### Dataset content
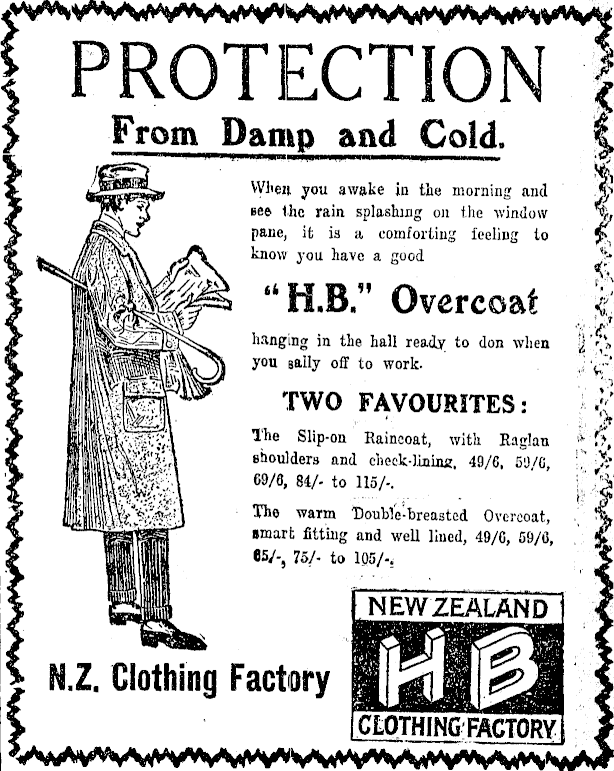 PROTECTION

From Damp and Cold.

When you awake in the morning and see the rain splashing on the window pane, it is a comforting feeling to know you have a good

"H.B." Overcoat

hanging in the hall ready to don when you sally off to work.

TWO FAVOURITES:

The Slip-on Raincoat, with Raglan shoulders and check-lining, 49/6, 59/6, 69/6, 84/- to 115/-.

The warm Double-breasted Overcoat, smart fitting and well lined, 49/6, 59/6, 65/-, 75/- to 105/-.

N.Z. Clothing Factory

NEW ZEALAND
HB
CLOTHING FACTORY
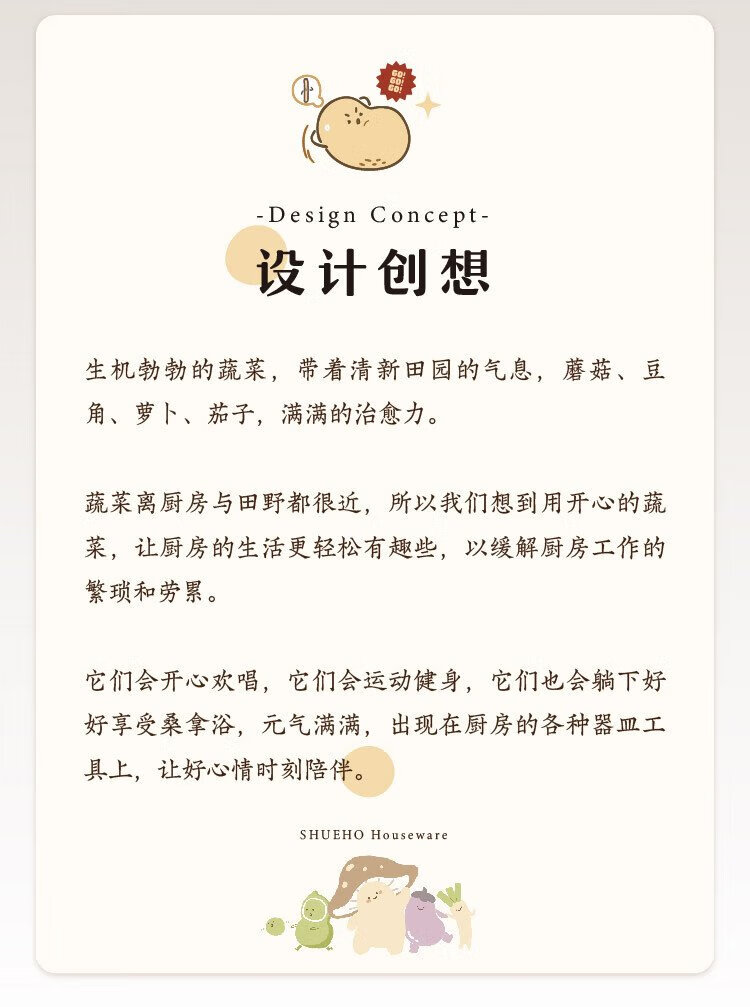 GO! GO! GO!

-Design Concept-

设计创想

生机勃勃的蔬菜，带着清新田园的气息，蘑菇、豆角、萝卜、茄子，满满的治愈力。

蔬菜离厨房与田野都很近，所以我们想到用开心的蔬菜，让厨房的生活更轻松有趣些，以缓解厨房工作的繁琐和劳累。

它们会开心欢唱，它们会运动健身，它们也会躺下好好享受桑拿浴，元气满满，出现在厨房的各种器皿工具上，让好心情时刻陪伴。

SHUEHO Houseware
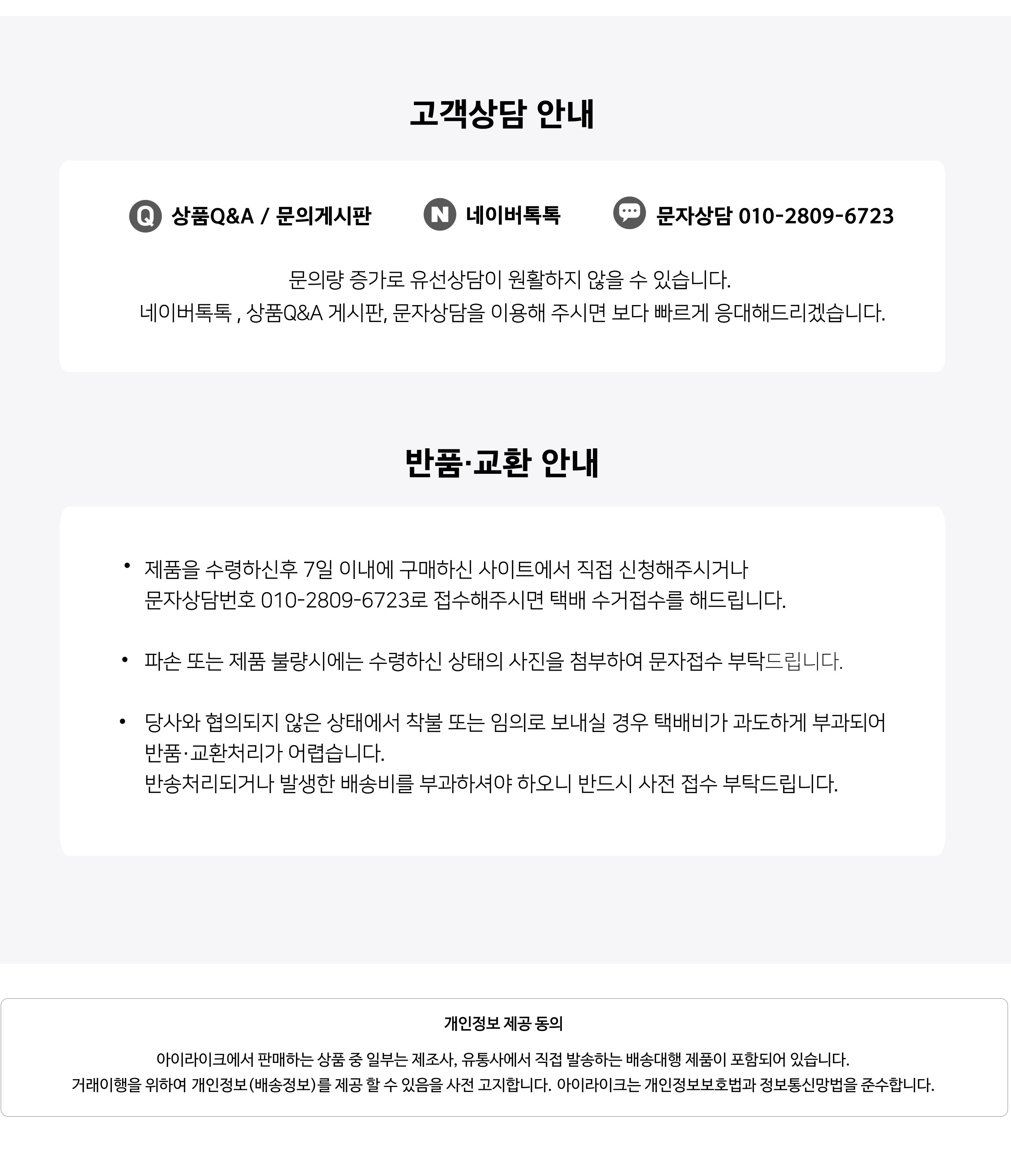 고객상담 안내

Q 상품Q&A / 문의게시판

N 네이버톡톡

문자상담 010-2809-6723

문의량 증가로 유선상담이 원활하지 않을 수 있습니다.
네이버톡톡 , 상품Q&A 게시판, 문자상담을 이용해 주시면 보다 빠르게 응대해드리겠습니다.

반품·교환 안내

• 제품을 수령하신후 7일 이내에 구매하신 사이트에서 직접 신청해주시거나
문자상담번호 010-2809-6723로 접수해주시면 택배 수거접수를 해드립니다.

• 파손 또는 제품 불량시에는 수령하신 상태의 사진을 첨부하여 문자접수 부탁드립니다.

• 당사와 협의되지 않은 상태에서 착불 또는 임의로 보내실 경우 택배비가 과도하게 부과되어
반품·교환처리가 어렵습니다.
반송처리되거나 발생한 배송비를 부과하셔야 하오니 반드시 사전 접수 부탁드립니다.

개인정보 제공 동의

아이라이크에서 판매하는 상품 중 일부는 제조사, 유통사에서 직접 발송하는 배송대행 제품이 포함되어 있습니다.
거래이행을 위하여 개인정보(배송정보)를 제공 할 수 있음을 사전 고지합니다. 아이라이크는 개인정보보호법과 정보통신망법을 준수합니다.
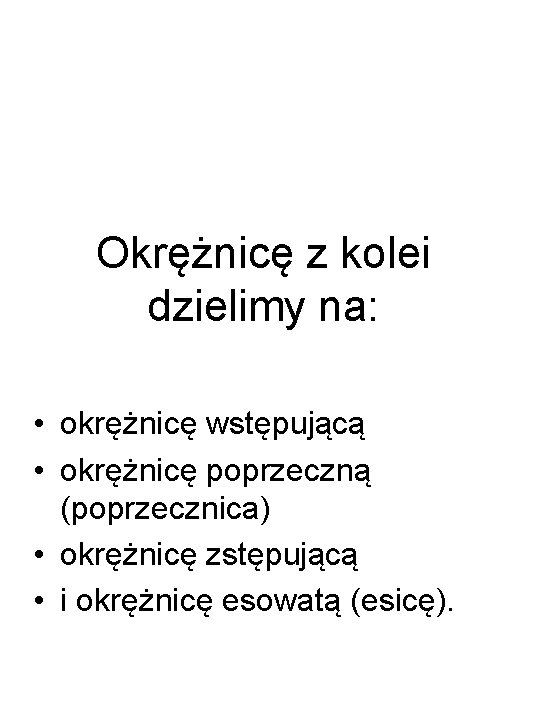 Okrężnicę z kolei dzielimy na:

• okrężnicę wstępującą
• okrężnicę poprzeczną (poprzecznica)
• okrężnicę zstępującą
• i okrężnicę esowatą (esicę).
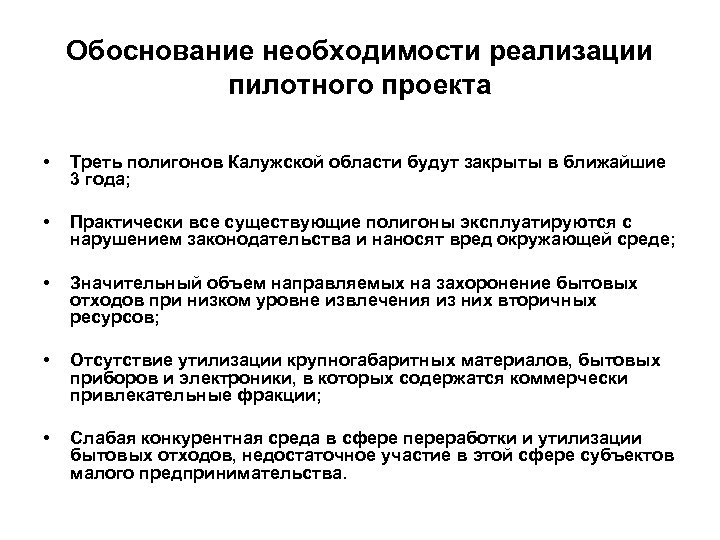 Обоснование необходимости реализации пилотного проекта

• Треть полигонов Калужской области будут закрыты в ближайшие 3 года;

• Практически все существующие полигоны эксплуатируются с нарушением законодательства и наносят вред окружающей среде;

• Значительный объем направляемых на захоронение бытовых отходов при низком уровне извлечения из них вторичных ресурсов;

• Отсутствие утилизации крупногабаритных материалов, бытовых приборов и электроники, в которых содержатся коммерчески привлекательные фракции;

• Слабая конкурентная среда в сфере переработки и утилизации бытовых отходов, недостаточное участие в этой сфере субъектов малого предпринимательства.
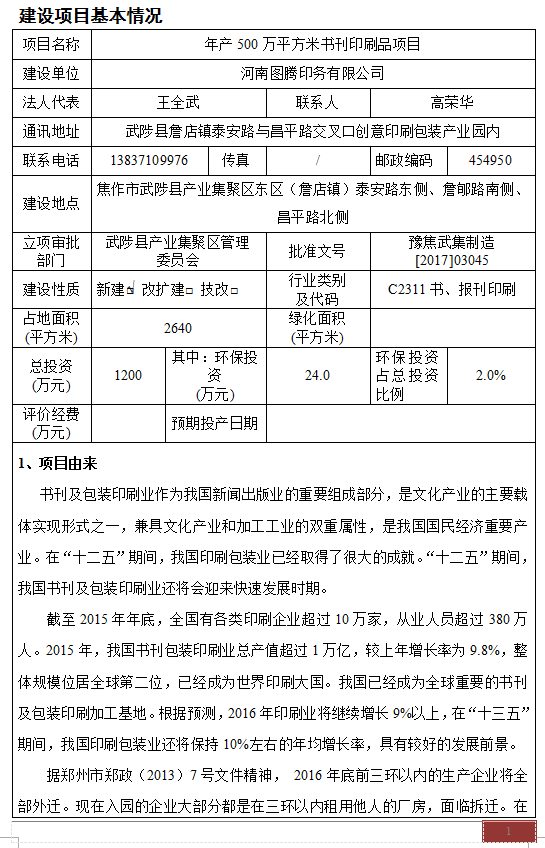 建设项目基本情况

| 项目名称 | 年产 500 万平方米书刊印刷品项目 | | | | |
|---|---|---|---|---|---|
| 建设单位 | 河南图腾印务有限公司 | | | | |
| 法人代表 | 王全武 | | 联系人 | 高荣华 | |
| 通讯地址 | 武陟县詹店镇泰安路与昌平路交叉口创意印刷包装产业园内 | | | | |
| 联系电话 | 13837109976 | 传真 | / | 邮政编码 | 454950 |
| 建设地点 | 焦作市武陟县产业集聚区东区（詹店镇）泰安路东侧、詹郇路南侧、昌平路北侧 | | | | |
| 立项审批部门 | 武陟县产业集聚区管理委员会 | | 批准文号 | 豫焦武集制造[2017]03045 | |
| 建设性质 | 新建☑ 改扩建□ 技改□ | | 行业类别及代码 | C2311 书、报刊印刷 | |
| 占地面积(平方米) | 2640 | | 绿化面积(平方米) | | |
| 总投资(万元) | 1200 | 其中：环保投资(万元) | 24.0 | 环保投资占总投资比例 | 2.0% |
| 评价经费(万元) | | 预期投产日期 | | | |

1、项目由来

书刊及包装印刷业作为我国新闻出版业的重要组成部分，是文化产业的主要载体实现形式之一，兼具文化产业和加工工业的双重属性，是我国国民经济重要产业。在“十二五”期间，我国印刷包装业已经取得了很大的成就。“十二五”期间，我国书刊及包装印刷业还将会迎来快速发展时期。

截至 2015 年年底，全国有各类印刷企业超过 10 万家，从业人员超过 380 万人。2015 年，我国书刊包装印刷业总产值超过 1 万亿，较上年增长率为 9.8%，整体规模位居全球第二位，已经成为世界印刷大国。我国已经成为全球重要的书刊及包装印刷加工基地。根据预测，2016 年印刷业将继续增长 9%以上，在“十三五”期间，我国印刷包装业还将保持 10%左右的年均增长率，具有较好的发展前景。

据郑州市郑政（2013）7 号文件精神， 2016 年底前三环以内的生产企业将全部外迁。现在入园的企业大部分都是在三环以内租用他人的厂房，面临拆迁。在

1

### What the exercise asks
Wherever the string "개인정보" appears in a line above, copy that line.

### Reply
개인정보 제공 동의
거래이행을 위하여 개인정보(배송정보)를 제공 할 수 있음을 사전 고지합니다. 아이라이크는 개인정보보호법과 정보통신망법을 준수합니다.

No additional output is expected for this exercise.